*** Provided information ***

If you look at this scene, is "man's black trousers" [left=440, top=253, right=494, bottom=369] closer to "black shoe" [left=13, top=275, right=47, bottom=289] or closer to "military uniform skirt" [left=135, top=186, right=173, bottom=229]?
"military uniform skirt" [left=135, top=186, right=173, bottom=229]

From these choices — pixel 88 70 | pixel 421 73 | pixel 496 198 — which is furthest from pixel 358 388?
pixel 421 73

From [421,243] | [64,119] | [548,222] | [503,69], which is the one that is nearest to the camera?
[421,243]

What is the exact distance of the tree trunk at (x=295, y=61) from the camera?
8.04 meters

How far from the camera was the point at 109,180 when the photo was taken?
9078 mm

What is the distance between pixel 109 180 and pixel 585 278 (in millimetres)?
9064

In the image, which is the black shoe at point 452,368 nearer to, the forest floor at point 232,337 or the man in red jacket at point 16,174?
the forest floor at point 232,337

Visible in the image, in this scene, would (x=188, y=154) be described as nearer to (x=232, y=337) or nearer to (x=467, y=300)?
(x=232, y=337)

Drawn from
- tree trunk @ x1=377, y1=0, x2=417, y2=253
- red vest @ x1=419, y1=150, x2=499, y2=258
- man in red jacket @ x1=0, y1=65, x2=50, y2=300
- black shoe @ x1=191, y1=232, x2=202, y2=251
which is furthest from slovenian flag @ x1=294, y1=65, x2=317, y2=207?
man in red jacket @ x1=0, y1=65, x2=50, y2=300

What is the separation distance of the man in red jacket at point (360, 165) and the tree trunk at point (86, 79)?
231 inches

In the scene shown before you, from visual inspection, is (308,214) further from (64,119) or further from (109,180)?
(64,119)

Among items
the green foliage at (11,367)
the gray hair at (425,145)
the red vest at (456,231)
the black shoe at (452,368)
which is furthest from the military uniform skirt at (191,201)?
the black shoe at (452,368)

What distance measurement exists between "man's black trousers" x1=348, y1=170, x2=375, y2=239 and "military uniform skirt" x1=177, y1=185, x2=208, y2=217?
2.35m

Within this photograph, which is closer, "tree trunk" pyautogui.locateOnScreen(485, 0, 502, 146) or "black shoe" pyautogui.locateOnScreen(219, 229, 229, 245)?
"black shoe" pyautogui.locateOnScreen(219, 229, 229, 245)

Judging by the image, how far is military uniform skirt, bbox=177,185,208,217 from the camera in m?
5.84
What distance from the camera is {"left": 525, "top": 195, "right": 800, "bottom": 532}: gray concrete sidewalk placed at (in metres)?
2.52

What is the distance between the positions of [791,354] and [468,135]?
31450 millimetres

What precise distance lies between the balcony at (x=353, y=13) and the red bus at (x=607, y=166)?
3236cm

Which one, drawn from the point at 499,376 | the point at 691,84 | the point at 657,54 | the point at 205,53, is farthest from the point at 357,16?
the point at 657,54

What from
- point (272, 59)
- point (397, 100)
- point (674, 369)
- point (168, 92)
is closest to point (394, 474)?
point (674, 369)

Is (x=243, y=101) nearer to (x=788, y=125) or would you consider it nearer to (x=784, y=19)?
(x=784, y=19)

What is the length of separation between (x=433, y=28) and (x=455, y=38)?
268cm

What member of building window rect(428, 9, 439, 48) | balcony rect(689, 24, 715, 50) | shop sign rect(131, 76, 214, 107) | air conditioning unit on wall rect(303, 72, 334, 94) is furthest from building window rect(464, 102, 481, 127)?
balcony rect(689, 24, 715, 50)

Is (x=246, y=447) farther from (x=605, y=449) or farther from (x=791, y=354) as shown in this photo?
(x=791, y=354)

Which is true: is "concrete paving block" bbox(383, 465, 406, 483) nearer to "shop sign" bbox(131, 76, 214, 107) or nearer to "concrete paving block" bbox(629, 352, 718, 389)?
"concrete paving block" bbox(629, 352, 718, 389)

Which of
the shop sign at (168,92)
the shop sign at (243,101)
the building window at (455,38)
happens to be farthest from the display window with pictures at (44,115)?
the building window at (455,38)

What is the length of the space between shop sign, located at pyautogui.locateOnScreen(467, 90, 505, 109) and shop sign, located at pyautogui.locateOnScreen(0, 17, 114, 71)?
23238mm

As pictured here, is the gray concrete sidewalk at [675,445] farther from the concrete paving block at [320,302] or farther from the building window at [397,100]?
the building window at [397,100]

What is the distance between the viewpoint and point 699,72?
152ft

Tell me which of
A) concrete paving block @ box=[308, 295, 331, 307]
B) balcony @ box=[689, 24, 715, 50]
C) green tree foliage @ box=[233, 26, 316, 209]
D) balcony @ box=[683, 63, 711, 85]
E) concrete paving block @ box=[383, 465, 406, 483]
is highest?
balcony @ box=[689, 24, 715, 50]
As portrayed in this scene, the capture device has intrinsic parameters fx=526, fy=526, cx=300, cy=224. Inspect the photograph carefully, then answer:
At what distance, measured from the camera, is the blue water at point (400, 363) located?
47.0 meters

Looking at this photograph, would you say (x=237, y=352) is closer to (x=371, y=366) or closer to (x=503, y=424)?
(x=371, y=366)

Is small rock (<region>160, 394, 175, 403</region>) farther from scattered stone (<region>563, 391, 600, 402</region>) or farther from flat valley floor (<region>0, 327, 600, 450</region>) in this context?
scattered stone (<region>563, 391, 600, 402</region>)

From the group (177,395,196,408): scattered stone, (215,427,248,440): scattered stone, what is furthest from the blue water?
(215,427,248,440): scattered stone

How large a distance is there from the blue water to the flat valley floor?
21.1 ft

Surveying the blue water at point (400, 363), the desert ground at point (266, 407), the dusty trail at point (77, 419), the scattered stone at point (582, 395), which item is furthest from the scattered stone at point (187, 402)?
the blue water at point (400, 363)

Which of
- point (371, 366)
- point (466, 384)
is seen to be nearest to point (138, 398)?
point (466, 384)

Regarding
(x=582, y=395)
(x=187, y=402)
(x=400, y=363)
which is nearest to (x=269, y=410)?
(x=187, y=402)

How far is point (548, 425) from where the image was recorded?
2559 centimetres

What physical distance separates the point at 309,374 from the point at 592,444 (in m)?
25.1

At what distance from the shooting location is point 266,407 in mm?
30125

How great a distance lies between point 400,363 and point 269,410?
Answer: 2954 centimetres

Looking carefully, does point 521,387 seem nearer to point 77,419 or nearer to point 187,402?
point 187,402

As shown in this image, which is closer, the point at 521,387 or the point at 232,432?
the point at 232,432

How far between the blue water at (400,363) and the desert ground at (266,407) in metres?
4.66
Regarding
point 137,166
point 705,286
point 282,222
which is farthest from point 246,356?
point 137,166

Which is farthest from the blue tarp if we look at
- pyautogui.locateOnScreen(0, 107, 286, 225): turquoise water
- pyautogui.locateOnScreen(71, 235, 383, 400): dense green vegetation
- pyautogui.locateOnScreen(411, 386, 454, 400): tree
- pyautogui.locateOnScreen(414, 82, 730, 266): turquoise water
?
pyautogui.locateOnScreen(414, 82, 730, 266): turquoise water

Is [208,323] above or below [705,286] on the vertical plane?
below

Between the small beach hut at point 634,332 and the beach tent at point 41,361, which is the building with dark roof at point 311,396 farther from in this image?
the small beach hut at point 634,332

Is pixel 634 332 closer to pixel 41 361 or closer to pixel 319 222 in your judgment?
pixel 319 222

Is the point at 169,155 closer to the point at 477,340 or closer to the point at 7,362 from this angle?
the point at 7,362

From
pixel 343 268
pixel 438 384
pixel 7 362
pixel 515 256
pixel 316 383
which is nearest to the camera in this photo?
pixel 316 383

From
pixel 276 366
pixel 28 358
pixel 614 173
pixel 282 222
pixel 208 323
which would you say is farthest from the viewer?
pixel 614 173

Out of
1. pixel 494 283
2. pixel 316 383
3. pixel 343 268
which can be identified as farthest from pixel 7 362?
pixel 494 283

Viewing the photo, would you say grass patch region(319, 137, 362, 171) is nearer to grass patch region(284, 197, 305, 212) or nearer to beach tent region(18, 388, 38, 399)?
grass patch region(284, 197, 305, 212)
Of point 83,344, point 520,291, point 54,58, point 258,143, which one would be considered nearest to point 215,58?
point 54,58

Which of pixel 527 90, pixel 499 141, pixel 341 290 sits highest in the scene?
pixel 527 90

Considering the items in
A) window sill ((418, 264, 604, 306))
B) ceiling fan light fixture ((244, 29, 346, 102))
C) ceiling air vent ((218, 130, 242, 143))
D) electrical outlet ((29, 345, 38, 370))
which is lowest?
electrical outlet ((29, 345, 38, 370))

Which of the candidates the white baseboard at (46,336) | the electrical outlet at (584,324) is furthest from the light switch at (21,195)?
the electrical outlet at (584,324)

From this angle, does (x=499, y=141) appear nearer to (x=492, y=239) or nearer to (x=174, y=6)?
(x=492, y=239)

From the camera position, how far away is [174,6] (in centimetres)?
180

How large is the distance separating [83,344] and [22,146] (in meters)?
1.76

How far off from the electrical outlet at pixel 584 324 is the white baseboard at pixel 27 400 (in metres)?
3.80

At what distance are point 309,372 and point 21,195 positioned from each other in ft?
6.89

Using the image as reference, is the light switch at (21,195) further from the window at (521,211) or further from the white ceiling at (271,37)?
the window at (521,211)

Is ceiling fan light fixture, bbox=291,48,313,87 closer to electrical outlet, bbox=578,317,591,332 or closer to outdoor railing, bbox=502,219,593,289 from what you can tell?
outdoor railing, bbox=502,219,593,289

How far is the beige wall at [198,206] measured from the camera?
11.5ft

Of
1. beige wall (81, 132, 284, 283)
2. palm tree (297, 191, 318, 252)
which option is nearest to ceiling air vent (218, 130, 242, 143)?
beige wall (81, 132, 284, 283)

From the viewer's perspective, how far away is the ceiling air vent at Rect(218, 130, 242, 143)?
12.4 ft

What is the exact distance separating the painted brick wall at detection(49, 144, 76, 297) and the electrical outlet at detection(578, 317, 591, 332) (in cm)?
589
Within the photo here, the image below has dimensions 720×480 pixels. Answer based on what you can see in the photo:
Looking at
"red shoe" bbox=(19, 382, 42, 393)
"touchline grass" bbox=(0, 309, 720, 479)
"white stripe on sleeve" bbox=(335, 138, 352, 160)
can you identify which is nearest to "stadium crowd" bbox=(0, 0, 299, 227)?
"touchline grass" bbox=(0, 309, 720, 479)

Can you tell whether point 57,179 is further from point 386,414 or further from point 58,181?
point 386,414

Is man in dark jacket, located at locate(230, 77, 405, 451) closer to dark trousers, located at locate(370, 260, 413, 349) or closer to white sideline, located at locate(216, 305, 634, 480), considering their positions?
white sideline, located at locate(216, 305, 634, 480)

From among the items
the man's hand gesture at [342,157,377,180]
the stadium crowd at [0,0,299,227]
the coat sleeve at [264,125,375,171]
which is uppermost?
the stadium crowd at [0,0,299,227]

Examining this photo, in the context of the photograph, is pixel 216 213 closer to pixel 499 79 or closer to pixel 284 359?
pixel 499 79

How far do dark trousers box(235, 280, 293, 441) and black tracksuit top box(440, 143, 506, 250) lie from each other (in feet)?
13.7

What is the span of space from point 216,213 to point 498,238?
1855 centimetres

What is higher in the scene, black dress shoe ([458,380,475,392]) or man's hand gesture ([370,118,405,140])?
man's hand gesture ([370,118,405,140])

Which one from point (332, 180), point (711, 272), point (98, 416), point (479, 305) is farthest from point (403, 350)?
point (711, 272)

***

■ Set exercise
Reproduce only the lines from the line containing "From among the items" to the last line of the material above, both of those lines included.

■ Written reply
From among the items
the man's hand gesture at [342,157,377,180]
the stadium crowd at [0,0,299,227]
the coat sleeve at [264,125,375,171]
which is uppermost?
the stadium crowd at [0,0,299,227]

Examining this photo, in the context of the photograph, is pixel 216 213 closer to pixel 499 79 or closer to pixel 284 359?
pixel 499 79

How far do dark trousers box(235, 280, 293, 441) and black tracksuit top box(440, 143, 506, 250) lie from each other (in feet)?
13.7

What is the span of space from point 216,213 to point 498,238?
1855 centimetres

What is higher in the scene, black dress shoe ([458,380,475,392]) or man's hand gesture ([370,118,405,140])?
man's hand gesture ([370,118,405,140])

Which one from point (332, 180), point (711, 272), point (98, 416), point (479, 305) is farthest from point (403, 350)?
point (711, 272)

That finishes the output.